Database very slow, after Reboot the Server.

Posted by shubuya on 15-Dec-2019 09:53

Hello friends,

I have the following problem.
A large database (40GB) is integrated in the RDBMS.
If the server is restarted, it takes a long time until the client can access the DB. It is OE 11.4 and Server 2016 from Windows. If the database runs on the server for some time, the performance is ok. Only after the restart is it extremely slow.

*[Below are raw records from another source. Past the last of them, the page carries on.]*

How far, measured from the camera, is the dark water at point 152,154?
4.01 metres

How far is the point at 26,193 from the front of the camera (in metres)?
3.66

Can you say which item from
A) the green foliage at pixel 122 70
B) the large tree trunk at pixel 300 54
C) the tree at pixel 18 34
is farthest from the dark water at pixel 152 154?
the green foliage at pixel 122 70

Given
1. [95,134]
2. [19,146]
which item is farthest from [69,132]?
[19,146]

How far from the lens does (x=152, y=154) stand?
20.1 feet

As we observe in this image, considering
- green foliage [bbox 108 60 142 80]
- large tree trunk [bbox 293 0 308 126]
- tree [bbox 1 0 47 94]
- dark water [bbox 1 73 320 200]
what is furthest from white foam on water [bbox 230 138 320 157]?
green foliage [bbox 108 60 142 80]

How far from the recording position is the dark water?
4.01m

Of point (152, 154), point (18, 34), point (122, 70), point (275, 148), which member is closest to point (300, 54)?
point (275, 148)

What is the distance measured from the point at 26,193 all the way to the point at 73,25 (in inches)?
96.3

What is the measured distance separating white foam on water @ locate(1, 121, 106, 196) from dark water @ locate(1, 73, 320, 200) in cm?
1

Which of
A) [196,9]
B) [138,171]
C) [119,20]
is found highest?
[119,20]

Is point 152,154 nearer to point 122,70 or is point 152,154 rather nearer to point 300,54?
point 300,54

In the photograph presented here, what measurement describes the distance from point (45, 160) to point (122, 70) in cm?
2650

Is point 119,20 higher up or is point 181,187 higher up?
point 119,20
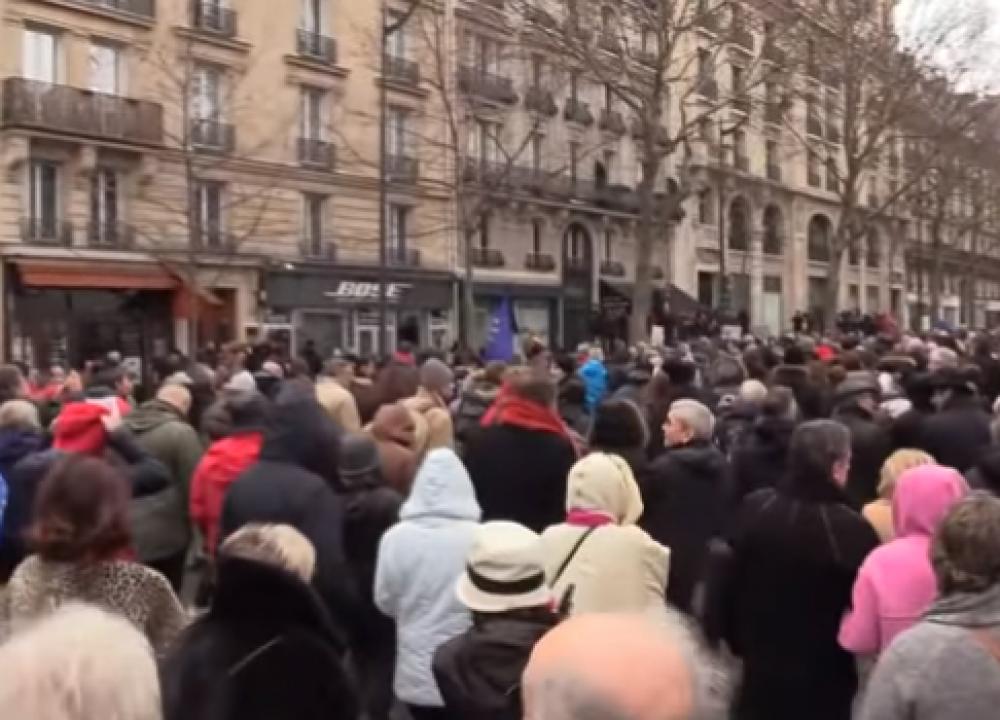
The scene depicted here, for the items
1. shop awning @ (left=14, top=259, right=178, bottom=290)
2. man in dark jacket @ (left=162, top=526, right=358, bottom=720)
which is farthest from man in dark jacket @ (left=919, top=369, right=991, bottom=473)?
shop awning @ (left=14, top=259, right=178, bottom=290)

It is an ESXI host where a virtual machine with Server 2016 is running, an idea or a tip?

All Replies

Posted by gus bjorklund on 16-Dec-2019 19:50

> On Dec 16, 2019, at 7:36 AM, shubuya wrote:

>

> If the server is restarted, it takes a long time until the client can access the DB.

Was the database shut down in an orderly fashion or did the system crash?

Posted by shubuya on 17-Dec-2019 05:39

Hello, the DB was shut down,it is More than 5 Minutes , the clients can Access dB, there is 128GB RAM, best CPU, only the HDD is Not the best, but More than 5 Minutes , it is too Long

Posted by shubuya on 17-Dec-2019 05:39

Hello, the DB was shut down,it is More than 5 Minutes , the clients can Access dB, there is 128GB RAM, best CPU, only the HDD is Not the best, but More than 5 Minutes , it is too Long

Posted by jamesmc on 17-Dec-2019 12:07

It sounds like the database performance improves as data is cached in the -B buffers.  This could suggest that the database itself resides on much slower or remote storage which I think you elude to.  I am not too sure how you could make this any better other than to improve your storage infrastructure

Posted by George Potemkin on 17-Dec-2019 14:49

> only the HDD is Not the best

Test read speed of bad disks. Compare with the results on  good disk. Just check the time of 'type LargeFile >nul'.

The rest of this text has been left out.